### Предложенный текст ###

Стихотворение "Амур-пейзажист" вышлю тебе на днях, пожелав ему успеха. Я постарался подобрать в известном порядке мои мелкие стихотворения, получилось довольно причудливо. Стихи о Гансе Саксе и "На смерть Мидинга" завершают восьмой том, а следовательно, пока что и все мое собрание сочинений. Если же вы к тому времени похороните мои останки за пирамидой Цестия, то эти два стихотворения послужат некрологом и надгробной речью.

Завтра с утра выступает папская капелла, это начало исполнения прекрасной старинной музыки, на страстной она достигнет своей высшей точки. Каждое воскресенье я буду ее слушать, чтобы сродниться с этим стилем. Кайзер, который методически изучает эти произведения, разъяснит мне их. С каждой почтой мы ждем печатного экземпляра нот из Цюриха - музыки для страстного четверга; этот экземпляр Кайзер там оставил. Сначала все будет проиграно на фортепиано, а потом мы уже услышим это в исполнении капеллы.

ИЗ РАССКАЗА

Если ты рожден художником, то многое поневоле рассматриваешь с точки зрения художника, - обстоятельство, которое, кстати сказать, сослужило мне добрую службу в сутолоке карнавала со всеми его безумствами и дурачествами. Карнавал я видел уже вторично, и мне не могло не броситься в глаза, что это народное празднество, повторяющееся, как повторяются многие явления природы, протекает в раз и навсегда положенном ему порядке.

Это примирило меня с невероятной суматохой, я вдруг снова увидел в ней одно из явлений природы, вернее, национального духа. Меня это заинтересовало, я поточнее отметил для себя ход дурачеств и также то, что они протекают в довольно определенных и благопристойных формах. Потом я записал по порядку отдельные эпизоды - и позднее использовал эти записки для статьи и попросил нашего здешнего сожителя Георга Шютца, бегло набросать отдельные маски в цвете, что он и сделал с присущей ему обязательностью.

### Учебный материал ###

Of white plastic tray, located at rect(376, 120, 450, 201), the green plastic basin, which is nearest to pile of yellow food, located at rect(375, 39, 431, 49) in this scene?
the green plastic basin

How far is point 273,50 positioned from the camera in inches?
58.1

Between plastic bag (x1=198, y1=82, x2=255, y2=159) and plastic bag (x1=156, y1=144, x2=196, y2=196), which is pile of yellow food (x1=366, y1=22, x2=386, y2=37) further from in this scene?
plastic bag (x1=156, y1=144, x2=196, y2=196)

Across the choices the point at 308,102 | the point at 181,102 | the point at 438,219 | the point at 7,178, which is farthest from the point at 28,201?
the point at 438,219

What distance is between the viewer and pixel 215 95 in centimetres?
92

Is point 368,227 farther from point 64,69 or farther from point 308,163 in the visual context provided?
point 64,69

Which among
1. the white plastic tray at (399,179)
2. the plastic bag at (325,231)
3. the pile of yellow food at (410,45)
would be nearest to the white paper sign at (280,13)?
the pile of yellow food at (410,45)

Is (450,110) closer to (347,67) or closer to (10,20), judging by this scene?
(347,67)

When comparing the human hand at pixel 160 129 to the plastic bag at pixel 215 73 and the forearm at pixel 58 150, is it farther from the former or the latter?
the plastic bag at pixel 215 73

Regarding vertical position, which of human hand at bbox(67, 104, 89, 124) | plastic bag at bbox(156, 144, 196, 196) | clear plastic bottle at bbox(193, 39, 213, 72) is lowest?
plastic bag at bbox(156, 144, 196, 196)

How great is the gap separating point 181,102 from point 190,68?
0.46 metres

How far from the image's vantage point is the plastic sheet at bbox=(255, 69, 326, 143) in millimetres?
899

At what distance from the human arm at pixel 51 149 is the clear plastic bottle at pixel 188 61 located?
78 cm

###
### Учебный материал ###

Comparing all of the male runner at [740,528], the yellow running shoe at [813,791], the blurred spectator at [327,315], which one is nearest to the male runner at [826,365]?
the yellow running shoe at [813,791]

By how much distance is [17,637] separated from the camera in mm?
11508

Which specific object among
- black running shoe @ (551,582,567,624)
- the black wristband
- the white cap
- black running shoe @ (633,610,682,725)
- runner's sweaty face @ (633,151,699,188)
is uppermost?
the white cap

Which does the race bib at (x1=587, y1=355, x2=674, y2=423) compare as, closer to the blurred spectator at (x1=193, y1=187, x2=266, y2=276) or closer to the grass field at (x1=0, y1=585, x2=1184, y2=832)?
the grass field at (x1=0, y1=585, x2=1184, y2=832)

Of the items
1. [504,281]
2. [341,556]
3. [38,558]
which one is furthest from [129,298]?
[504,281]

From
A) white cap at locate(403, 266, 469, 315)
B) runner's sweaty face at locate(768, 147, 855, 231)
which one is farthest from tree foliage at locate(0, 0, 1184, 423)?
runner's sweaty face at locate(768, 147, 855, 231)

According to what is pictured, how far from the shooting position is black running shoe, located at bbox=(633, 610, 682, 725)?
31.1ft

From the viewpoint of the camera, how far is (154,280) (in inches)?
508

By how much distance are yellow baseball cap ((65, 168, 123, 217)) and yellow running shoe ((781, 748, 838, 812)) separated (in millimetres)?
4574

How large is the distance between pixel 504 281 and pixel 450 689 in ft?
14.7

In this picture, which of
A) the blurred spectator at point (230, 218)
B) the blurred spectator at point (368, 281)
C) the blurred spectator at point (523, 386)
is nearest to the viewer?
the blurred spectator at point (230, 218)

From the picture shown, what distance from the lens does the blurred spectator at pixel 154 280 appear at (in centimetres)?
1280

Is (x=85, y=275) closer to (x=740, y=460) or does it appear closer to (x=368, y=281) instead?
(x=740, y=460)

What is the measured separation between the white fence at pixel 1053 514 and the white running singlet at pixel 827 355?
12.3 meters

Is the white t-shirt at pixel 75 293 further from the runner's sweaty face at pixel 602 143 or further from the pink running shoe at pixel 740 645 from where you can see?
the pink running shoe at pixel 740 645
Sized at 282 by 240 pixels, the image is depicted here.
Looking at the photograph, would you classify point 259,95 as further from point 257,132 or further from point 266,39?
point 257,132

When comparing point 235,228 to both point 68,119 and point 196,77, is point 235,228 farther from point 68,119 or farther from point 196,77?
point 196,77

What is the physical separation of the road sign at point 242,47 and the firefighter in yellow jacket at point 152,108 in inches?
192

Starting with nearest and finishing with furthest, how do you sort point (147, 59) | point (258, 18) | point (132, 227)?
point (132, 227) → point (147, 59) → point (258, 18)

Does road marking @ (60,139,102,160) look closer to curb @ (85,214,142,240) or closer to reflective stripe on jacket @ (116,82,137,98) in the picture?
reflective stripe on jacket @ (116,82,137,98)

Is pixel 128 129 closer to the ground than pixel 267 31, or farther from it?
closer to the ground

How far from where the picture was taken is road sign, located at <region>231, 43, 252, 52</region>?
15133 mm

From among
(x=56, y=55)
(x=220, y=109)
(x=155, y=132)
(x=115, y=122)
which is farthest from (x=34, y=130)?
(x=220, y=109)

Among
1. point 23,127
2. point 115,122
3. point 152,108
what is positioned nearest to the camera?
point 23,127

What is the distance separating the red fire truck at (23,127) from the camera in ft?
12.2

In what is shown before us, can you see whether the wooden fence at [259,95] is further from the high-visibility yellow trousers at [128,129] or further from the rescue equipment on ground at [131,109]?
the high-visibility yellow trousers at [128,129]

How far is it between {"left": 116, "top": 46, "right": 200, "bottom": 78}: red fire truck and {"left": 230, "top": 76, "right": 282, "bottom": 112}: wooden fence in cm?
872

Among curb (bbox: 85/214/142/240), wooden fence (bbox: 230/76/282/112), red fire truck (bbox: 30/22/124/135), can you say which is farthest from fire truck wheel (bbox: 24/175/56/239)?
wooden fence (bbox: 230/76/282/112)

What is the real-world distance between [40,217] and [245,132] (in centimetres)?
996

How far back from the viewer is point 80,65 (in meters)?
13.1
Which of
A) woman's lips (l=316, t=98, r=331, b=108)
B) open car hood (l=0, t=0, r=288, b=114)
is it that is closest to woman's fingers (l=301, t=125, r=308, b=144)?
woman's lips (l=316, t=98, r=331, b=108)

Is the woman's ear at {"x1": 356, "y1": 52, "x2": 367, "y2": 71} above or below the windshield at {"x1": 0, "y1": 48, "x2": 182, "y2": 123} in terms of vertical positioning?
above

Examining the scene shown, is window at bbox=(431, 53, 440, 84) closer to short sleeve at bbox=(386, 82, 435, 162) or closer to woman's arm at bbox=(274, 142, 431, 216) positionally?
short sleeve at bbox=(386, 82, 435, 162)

###

• _Задание 1_
Переведите на английский язык предложение из предложенного текста: «Сначала все будет проиграно на фортепиано, а потом мы уже услышим это в исполнении капеллы».
• _Задание 2_
Поменяйте в предложенном тексте «празднество» на «торжество» и приведите фрагмент, который открывается словами «Если ты рожден» и завершается словами «положенном ему порядке.».
• _Задание 3_
Кого, согласно предложенному тексту, попросили бегло набросать отдельные маски в цвете?

• _Ответ 1_
First everything will be played on the piano, and then we will hear it performed by the Chapel.

• _Ответ 2_
Если ты рожден художником, то многое поневоле рассматриваешь с точки зрения художника, - обстоятельство, которое, кстати сказать, сослужило мне добрую службу в сутолоке карнавала со всеми его безумствами и дурачествами. Карнавал я видел уже вторично, и мне не могло не броситься в глаза, что это народное торжество, повторяющееся, как повторяются многие явления природы, протекает в раз и навсегда положенном ему порядке.

• _Ответ 3_
Георга Шютца.